Accueil du site Ecoconstruction Eau - assainissement
 

(JPG) Inciter à la récupération des eaux pluviales

De François-Luc Doyez
Article publié le mercredi 17 mai 2006.


Dans le cadre du projet de loi sur l’eau actuellement en discussion à l’Assemblée nationale, la commission des affaires économiques a adopté à l’unanimité le 3 mai un amendement visant à accorder un crédit d’impôt. Celui-ci serait égal à 40 % du montant de l’investissement nécessaire et (plafonné à 5 000 euros).

Une telle incitation doit permettre d’encourager la récupération des eaux pluviales destinées à un usage domestique, dans un souci d’économies et de protection de l’environnement. Plusieurs entreprises proposent déjà aux particuliers de recycler leurs eaux de pluie afin de les utiliser pour des installations ne nécessitant pas d’eau potable (toilettes, lave-linge ou robinet extérieur).

Chaque année, en France, les précipitations représentent en moyenne 600 litres d’eau au mètre carré. Une toiture de 100 m2 peut donc permettre de récupérer environ 60 000 litres par an, l’équivalent de la moitié des besoins d’un foyer de quatre personnes. Or, à l’heure actuelle, seules 8 000 habitations françaises sont équipées d’un système de récupération des eaux, contre 100 000 en Allemagne.
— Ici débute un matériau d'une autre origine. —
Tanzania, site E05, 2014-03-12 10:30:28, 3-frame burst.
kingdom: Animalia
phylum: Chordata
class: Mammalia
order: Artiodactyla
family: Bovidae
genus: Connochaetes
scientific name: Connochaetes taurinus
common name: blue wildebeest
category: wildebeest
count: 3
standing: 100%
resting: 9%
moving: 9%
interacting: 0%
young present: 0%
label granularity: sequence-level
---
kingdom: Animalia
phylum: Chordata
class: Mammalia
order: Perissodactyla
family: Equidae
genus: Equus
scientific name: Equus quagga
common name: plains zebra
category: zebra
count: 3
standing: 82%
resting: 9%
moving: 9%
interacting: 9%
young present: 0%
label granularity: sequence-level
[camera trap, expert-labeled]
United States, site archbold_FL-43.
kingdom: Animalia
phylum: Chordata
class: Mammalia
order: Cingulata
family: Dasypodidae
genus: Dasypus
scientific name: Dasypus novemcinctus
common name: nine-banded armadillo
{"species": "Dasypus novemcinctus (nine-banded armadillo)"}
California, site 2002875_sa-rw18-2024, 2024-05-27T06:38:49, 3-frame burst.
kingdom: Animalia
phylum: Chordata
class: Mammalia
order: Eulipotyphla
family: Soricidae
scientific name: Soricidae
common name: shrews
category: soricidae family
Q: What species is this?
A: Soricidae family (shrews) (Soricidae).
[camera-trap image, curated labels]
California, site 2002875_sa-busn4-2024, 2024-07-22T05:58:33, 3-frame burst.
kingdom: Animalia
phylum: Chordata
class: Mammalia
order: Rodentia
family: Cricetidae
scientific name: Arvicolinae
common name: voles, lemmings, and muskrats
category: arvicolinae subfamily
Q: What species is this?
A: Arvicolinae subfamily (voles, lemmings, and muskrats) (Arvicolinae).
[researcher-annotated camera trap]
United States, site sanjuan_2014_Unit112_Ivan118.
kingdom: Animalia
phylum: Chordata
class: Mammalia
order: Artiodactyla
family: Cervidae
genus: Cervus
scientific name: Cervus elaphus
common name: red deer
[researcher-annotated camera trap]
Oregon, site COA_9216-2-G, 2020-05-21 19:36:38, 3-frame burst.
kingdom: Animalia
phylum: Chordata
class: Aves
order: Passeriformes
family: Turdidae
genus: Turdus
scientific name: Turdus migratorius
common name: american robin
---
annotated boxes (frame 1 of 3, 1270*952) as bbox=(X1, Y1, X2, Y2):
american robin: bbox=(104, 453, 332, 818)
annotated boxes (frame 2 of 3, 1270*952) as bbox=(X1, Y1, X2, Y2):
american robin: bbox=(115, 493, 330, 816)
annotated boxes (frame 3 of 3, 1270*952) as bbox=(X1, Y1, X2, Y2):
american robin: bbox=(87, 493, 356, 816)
Pour être utilisée dans une machine à laver ou dans les toilettes, l’eau de pluie doit subir plusieurs traitements. A la sortie des gouttières, elle passera par un système de purification qui retient particules et sédiments.

Grâce à une pompe, elle sera ensuite aspirée dans une cuve de béton où la présence de chaux permettra de maîtriser l’acidité naturelle des pluies. Enfin, un filtre à charbon actif neutralisera les éventuelles mauvaises odeurs. "Nous n’avons rien inventé, reconnaît Valéry Jimonet, créateur de la société Ozelo (www.ozelo.com), installée à Dieppe (Seine-Maritime) et spécialisée dans ce type d’équipements. Dès l’Antiquité, on récupérait l’eau de pluie."

Reste que ce genre d’installation, qui permet de réduire sensiblement la consommation d’eau potable, impose un investissement initial relativement lourd : entre 5 000 et 6 000 euros, selon les spécialistes.

LES EAUX USÉES, AUSSI

En effet, il est nécessaire de remplacer les gouttières si elles sont en plomb et de mettre en place un système de filtrage et de raccordement parfois complexe. "En fait, la dépense totale dépend du type de terrain et du degré d’accessibilité de la maison", insiste M. Jimonet, qui précise que la cuve destinée au stockage de l’eau doit être enfouie.

Le prix des travaux nécessaires à cette tâche varie largement en fonction du sol et de la configuration du terrain. Si elle est adoptée, l’incitation fiscale devrait permettre de réduire la facture totale.

Comme les eaux de pluie, les eaux usées peuvent également être recyclées. Partant du constat que douches, bains et lavabos absorbent 40 % de notre consommation quotidienne, la société Aquae (www.aquae.fr) propose de réutiliser les eaux savonneuses.

Cette entreprise installée à Marne-la-Vallée (Seine-et-Marne) commercialise des équipements permettant de filtrer et de recycler intégralement ces eaux "grises" qui, là encore, pourront alimenter - après traitement - les WC, la machine à laver ou servir à l’arrosage du jardin. "En Allemagne, l’eau recyclée peut être utilisée dans les lave-vaisselle ; mais ce n’est pas autorisé dans notre pays, par peur des intoxications. Pourtant, ces appareils ménagers chauffent l’eau, ce qui annule le risque bactériologique", regrette Véronique Perny, responsable commerciale d’Aquae.